Idrissa Mandiang

Personal information
- Full name: Idrissa Mandiang Soumaré
- Date of birth: 27 December 1984 (age 40)
- Place of birth: Dakar, Senegal
- Height: 1.89 m (6 ft 2 in)
- Position: Defensive midfielder

Senior career*
- Years: Team / Apps / (Gls)
- 2005–2008: Bellavista Milan
- 2008–2009: Granollers / 13 / (2)
- 2009: Águeda / 10 / (1)
- 2009–2011: Sertanense / 30 / (2)
- 2011–2012: Covilhã / 17 / (1)
- 2012–2013: Arouca / 29 / (1)
- 2013–2014: Moreirense / 23 / (1)
- 2014–2020: Boavista / 139 / (6)
- 2020–2021: Covilhã / 2 / (0)
- 2021: Lusitânia / 11 / (0)
- 2022: Vevey United / 13 / (3)
- 2023: Palencia / 11 / (2)
- 2023: Montreux-Sports
- 2023–2024: Lancy / 23 / (1)

= Idrissa Mandiang =

Senegalese footballer

Idrissa Mandiang Soumaré (born 27 December 1984), commonly known as Idris, is a Senegalese professional footballer who most recently played as a defensive midfielder for Swiss 2. Liga Interregional club Lancy.

==Career==
Born in Dakar, Senegal, Mandiang began his professional football career considerably late at the age of 20 for lower league Spanish side Bellavista Milan in 2005. In the summer of 2008, he moved on to another Spanish side in Granollers. After half a season with the Spanish side, Mandiang moved west to Portugal to represent Águeda of the Terceira Divisão. Following half a season with Águeda, Mandiang would move again and would sign for Portuguese Second Division side Sertanense. His stay with the Sertã club proved to be successful as in his first season he helped his side avoid relegation and then in the following season help Sertanense finish in fifth place.

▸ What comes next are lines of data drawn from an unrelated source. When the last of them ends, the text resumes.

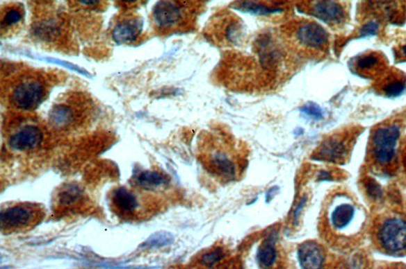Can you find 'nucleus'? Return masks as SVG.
<instances>
[{
	"mask_svg": "<svg viewBox=\"0 0 406 269\" xmlns=\"http://www.w3.org/2000/svg\"><path fill=\"white\" fill-rule=\"evenodd\" d=\"M280 37L284 46L297 57L320 58L328 53L329 33L312 20H293L282 26Z\"/></svg>",
	"mask_w": 406,
	"mask_h": 269,
	"instance_id": "nucleus-1",
	"label": "nucleus"
},
{
	"mask_svg": "<svg viewBox=\"0 0 406 269\" xmlns=\"http://www.w3.org/2000/svg\"><path fill=\"white\" fill-rule=\"evenodd\" d=\"M200 161L211 175L231 182L238 177L241 162L234 144L222 134H207L201 147Z\"/></svg>",
	"mask_w": 406,
	"mask_h": 269,
	"instance_id": "nucleus-2",
	"label": "nucleus"
},
{
	"mask_svg": "<svg viewBox=\"0 0 406 269\" xmlns=\"http://www.w3.org/2000/svg\"><path fill=\"white\" fill-rule=\"evenodd\" d=\"M244 22L238 16L222 11L212 16L205 29L209 41L218 46H238L245 35Z\"/></svg>",
	"mask_w": 406,
	"mask_h": 269,
	"instance_id": "nucleus-3",
	"label": "nucleus"
},
{
	"mask_svg": "<svg viewBox=\"0 0 406 269\" xmlns=\"http://www.w3.org/2000/svg\"><path fill=\"white\" fill-rule=\"evenodd\" d=\"M189 2L179 4L173 1L158 2L152 11V15L157 26L161 28H172L182 24H194L198 18L202 2Z\"/></svg>",
	"mask_w": 406,
	"mask_h": 269,
	"instance_id": "nucleus-4",
	"label": "nucleus"
},
{
	"mask_svg": "<svg viewBox=\"0 0 406 269\" xmlns=\"http://www.w3.org/2000/svg\"><path fill=\"white\" fill-rule=\"evenodd\" d=\"M400 134L401 131L397 125L383 126L374 132L371 139V155L377 164L386 166L393 161Z\"/></svg>",
	"mask_w": 406,
	"mask_h": 269,
	"instance_id": "nucleus-5",
	"label": "nucleus"
},
{
	"mask_svg": "<svg viewBox=\"0 0 406 269\" xmlns=\"http://www.w3.org/2000/svg\"><path fill=\"white\" fill-rule=\"evenodd\" d=\"M300 12L315 17L331 27H340L348 19V11L343 4L336 1H308L298 5Z\"/></svg>",
	"mask_w": 406,
	"mask_h": 269,
	"instance_id": "nucleus-6",
	"label": "nucleus"
},
{
	"mask_svg": "<svg viewBox=\"0 0 406 269\" xmlns=\"http://www.w3.org/2000/svg\"><path fill=\"white\" fill-rule=\"evenodd\" d=\"M383 248L397 254L406 250V223L398 218H389L382 224L379 232Z\"/></svg>",
	"mask_w": 406,
	"mask_h": 269,
	"instance_id": "nucleus-7",
	"label": "nucleus"
},
{
	"mask_svg": "<svg viewBox=\"0 0 406 269\" xmlns=\"http://www.w3.org/2000/svg\"><path fill=\"white\" fill-rule=\"evenodd\" d=\"M387 60L380 52H369L357 55L351 61L355 74L366 78H380L387 70Z\"/></svg>",
	"mask_w": 406,
	"mask_h": 269,
	"instance_id": "nucleus-8",
	"label": "nucleus"
},
{
	"mask_svg": "<svg viewBox=\"0 0 406 269\" xmlns=\"http://www.w3.org/2000/svg\"><path fill=\"white\" fill-rule=\"evenodd\" d=\"M44 98V88L40 83L28 80L17 86L11 99L17 107L25 110H35L42 103Z\"/></svg>",
	"mask_w": 406,
	"mask_h": 269,
	"instance_id": "nucleus-9",
	"label": "nucleus"
},
{
	"mask_svg": "<svg viewBox=\"0 0 406 269\" xmlns=\"http://www.w3.org/2000/svg\"><path fill=\"white\" fill-rule=\"evenodd\" d=\"M348 153V144L346 138L334 136L327 138L315 150L312 159L328 162H341Z\"/></svg>",
	"mask_w": 406,
	"mask_h": 269,
	"instance_id": "nucleus-10",
	"label": "nucleus"
},
{
	"mask_svg": "<svg viewBox=\"0 0 406 269\" xmlns=\"http://www.w3.org/2000/svg\"><path fill=\"white\" fill-rule=\"evenodd\" d=\"M375 89L382 96L396 98L406 91V75L398 70H389L377 80Z\"/></svg>",
	"mask_w": 406,
	"mask_h": 269,
	"instance_id": "nucleus-11",
	"label": "nucleus"
},
{
	"mask_svg": "<svg viewBox=\"0 0 406 269\" xmlns=\"http://www.w3.org/2000/svg\"><path fill=\"white\" fill-rule=\"evenodd\" d=\"M35 218L31 207L25 205H15L1 211L0 223L3 229H18L25 227Z\"/></svg>",
	"mask_w": 406,
	"mask_h": 269,
	"instance_id": "nucleus-12",
	"label": "nucleus"
},
{
	"mask_svg": "<svg viewBox=\"0 0 406 269\" xmlns=\"http://www.w3.org/2000/svg\"><path fill=\"white\" fill-rule=\"evenodd\" d=\"M43 139L44 134L40 128L35 125H27L11 136L8 144L10 148L15 150H31L38 148Z\"/></svg>",
	"mask_w": 406,
	"mask_h": 269,
	"instance_id": "nucleus-13",
	"label": "nucleus"
},
{
	"mask_svg": "<svg viewBox=\"0 0 406 269\" xmlns=\"http://www.w3.org/2000/svg\"><path fill=\"white\" fill-rule=\"evenodd\" d=\"M298 261L302 269H321L325 257L320 245L311 241L303 243L298 250Z\"/></svg>",
	"mask_w": 406,
	"mask_h": 269,
	"instance_id": "nucleus-14",
	"label": "nucleus"
},
{
	"mask_svg": "<svg viewBox=\"0 0 406 269\" xmlns=\"http://www.w3.org/2000/svg\"><path fill=\"white\" fill-rule=\"evenodd\" d=\"M143 20L139 17L118 24L112 32V37L117 44H127L137 40L143 31Z\"/></svg>",
	"mask_w": 406,
	"mask_h": 269,
	"instance_id": "nucleus-15",
	"label": "nucleus"
},
{
	"mask_svg": "<svg viewBox=\"0 0 406 269\" xmlns=\"http://www.w3.org/2000/svg\"><path fill=\"white\" fill-rule=\"evenodd\" d=\"M112 204L115 209L122 214H129L137 209L138 201L134 194L124 187H118L114 190L111 196Z\"/></svg>",
	"mask_w": 406,
	"mask_h": 269,
	"instance_id": "nucleus-16",
	"label": "nucleus"
},
{
	"mask_svg": "<svg viewBox=\"0 0 406 269\" xmlns=\"http://www.w3.org/2000/svg\"><path fill=\"white\" fill-rule=\"evenodd\" d=\"M135 181L138 186L147 190L165 186L169 183V179L162 173L149 171L138 173Z\"/></svg>",
	"mask_w": 406,
	"mask_h": 269,
	"instance_id": "nucleus-17",
	"label": "nucleus"
},
{
	"mask_svg": "<svg viewBox=\"0 0 406 269\" xmlns=\"http://www.w3.org/2000/svg\"><path fill=\"white\" fill-rule=\"evenodd\" d=\"M233 4L234 9L243 11V12L250 13L256 15H269L283 12L284 9L273 6L261 4L252 1H239Z\"/></svg>",
	"mask_w": 406,
	"mask_h": 269,
	"instance_id": "nucleus-18",
	"label": "nucleus"
},
{
	"mask_svg": "<svg viewBox=\"0 0 406 269\" xmlns=\"http://www.w3.org/2000/svg\"><path fill=\"white\" fill-rule=\"evenodd\" d=\"M355 209L352 205L343 204L338 205L331 215V223L335 229L346 228L353 220Z\"/></svg>",
	"mask_w": 406,
	"mask_h": 269,
	"instance_id": "nucleus-19",
	"label": "nucleus"
},
{
	"mask_svg": "<svg viewBox=\"0 0 406 269\" xmlns=\"http://www.w3.org/2000/svg\"><path fill=\"white\" fill-rule=\"evenodd\" d=\"M73 112L65 105H56L54 106L49 113L51 123L56 127L63 128L70 125L73 120Z\"/></svg>",
	"mask_w": 406,
	"mask_h": 269,
	"instance_id": "nucleus-20",
	"label": "nucleus"
},
{
	"mask_svg": "<svg viewBox=\"0 0 406 269\" xmlns=\"http://www.w3.org/2000/svg\"><path fill=\"white\" fill-rule=\"evenodd\" d=\"M257 259L264 268L273 266L276 259V250L275 248V240L273 236H270L265 240L257 252Z\"/></svg>",
	"mask_w": 406,
	"mask_h": 269,
	"instance_id": "nucleus-21",
	"label": "nucleus"
},
{
	"mask_svg": "<svg viewBox=\"0 0 406 269\" xmlns=\"http://www.w3.org/2000/svg\"><path fill=\"white\" fill-rule=\"evenodd\" d=\"M174 242L173 235L168 232H158L146 241L143 246L147 248H163L171 245Z\"/></svg>",
	"mask_w": 406,
	"mask_h": 269,
	"instance_id": "nucleus-22",
	"label": "nucleus"
},
{
	"mask_svg": "<svg viewBox=\"0 0 406 269\" xmlns=\"http://www.w3.org/2000/svg\"><path fill=\"white\" fill-rule=\"evenodd\" d=\"M81 190L76 186H69L59 194V203L61 205H70L81 198Z\"/></svg>",
	"mask_w": 406,
	"mask_h": 269,
	"instance_id": "nucleus-23",
	"label": "nucleus"
},
{
	"mask_svg": "<svg viewBox=\"0 0 406 269\" xmlns=\"http://www.w3.org/2000/svg\"><path fill=\"white\" fill-rule=\"evenodd\" d=\"M300 111L302 114L312 117L313 119L317 121L323 119L324 117L323 110H321L318 104L312 102H309L302 105L300 108Z\"/></svg>",
	"mask_w": 406,
	"mask_h": 269,
	"instance_id": "nucleus-24",
	"label": "nucleus"
},
{
	"mask_svg": "<svg viewBox=\"0 0 406 269\" xmlns=\"http://www.w3.org/2000/svg\"><path fill=\"white\" fill-rule=\"evenodd\" d=\"M224 257V252L222 249L218 248L210 253L206 254L202 257L201 263L203 266L211 268Z\"/></svg>",
	"mask_w": 406,
	"mask_h": 269,
	"instance_id": "nucleus-25",
	"label": "nucleus"
},
{
	"mask_svg": "<svg viewBox=\"0 0 406 269\" xmlns=\"http://www.w3.org/2000/svg\"><path fill=\"white\" fill-rule=\"evenodd\" d=\"M22 19V15L19 9H10L6 12L1 21L2 27H9L18 24Z\"/></svg>",
	"mask_w": 406,
	"mask_h": 269,
	"instance_id": "nucleus-26",
	"label": "nucleus"
},
{
	"mask_svg": "<svg viewBox=\"0 0 406 269\" xmlns=\"http://www.w3.org/2000/svg\"><path fill=\"white\" fill-rule=\"evenodd\" d=\"M380 24L377 21L371 20L361 26L359 30V37H365L375 36L380 31Z\"/></svg>",
	"mask_w": 406,
	"mask_h": 269,
	"instance_id": "nucleus-27",
	"label": "nucleus"
},
{
	"mask_svg": "<svg viewBox=\"0 0 406 269\" xmlns=\"http://www.w3.org/2000/svg\"><path fill=\"white\" fill-rule=\"evenodd\" d=\"M393 51L397 60H400V62L406 61V42L400 43L399 46L394 48Z\"/></svg>",
	"mask_w": 406,
	"mask_h": 269,
	"instance_id": "nucleus-28",
	"label": "nucleus"
},
{
	"mask_svg": "<svg viewBox=\"0 0 406 269\" xmlns=\"http://www.w3.org/2000/svg\"><path fill=\"white\" fill-rule=\"evenodd\" d=\"M366 189H368V193L373 198L380 197L381 195V189L375 182L369 180L366 184Z\"/></svg>",
	"mask_w": 406,
	"mask_h": 269,
	"instance_id": "nucleus-29",
	"label": "nucleus"
},
{
	"mask_svg": "<svg viewBox=\"0 0 406 269\" xmlns=\"http://www.w3.org/2000/svg\"><path fill=\"white\" fill-rule=\"evenodd\" d=\"M307 202V199L306 197H304L301 199L300 204L298 205L295 212H294V221L295 224L297 223L298 218H300L301 215V211L303 210L304 207L306 206Z\"/></svg>",
	"mask_w": 406,
	"mask_h": 269,
	"instance_id": "nucleus-30",
	"label": "nucleus"
},
{
	"mask_svg": "<svg viewBox=\"0 0 406 269\" xmlns=\"http://www.w3.org/2000/svg\"><path fill=\"white\" fill-rule=\"evenodd\" d=\"M278 192L279 188L277 186L270 188L266 193L267 203H270L275 198V196L277 195Z\"/></svg>",
	"mask_w": 406,
	"mask_h": 269,
	"instance_id": "nucleus-31",
	"label": "nucleus"
},
{
	"mask_svg": "<svg viewBox=\"0 0 406 269\" xmlns=\"http://www.w3.org/2000/svg\"><path fill=\"white\" fill-rule=\"evenodd\" d=\"M318 179L319 181H330L332 179L331 175L327 171H320L318 173Z\"/></svg>",
	"mask_w": 406,
	"mask_h": 269,
	"instance_id": "nucleus-32",
	"label": "nucleus"
}]
</instances>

His successful spell with Sertanense saw many clubs interested in his acquisition, which prompted Segunda Liga side Covilhã to sign the player. His debut season in the second professional tier of Portuguese football saw him make 17 appearances and contributing one goal. His first professional goal came on 18 December 2011, against Penafiel in a 1–0 victory for his side. In the summer of 2012, Mandiang moved to Arouca. His season at Arouca proved to be his most successful so far, as he managed to make 35 appearances and help his side reach the quarter-finals of the Taça de Portugal for the first time in their history and claim an historic first promotion to the Primeira Liga.

Despite Arouca's promotion to the top flight, Mandiang in the summer of 2013 signed for recently relegated to the second division side Moreirense He scored one goal in 23 league appearances with Moreirense claiming promotion to the first division. In the end of the season he moved to newly promoted Boavista. He made his debut in first division in the first day of the season, a 3–0 away. On 3 May 2015, he scored two goals against his former team Moreirense, in a 3–1 home win for Boavista, a victory that guaranteed that Boavista would stay in the first division for the next season, with three matches to play. He would go on to captain for the club before leaving in 2020.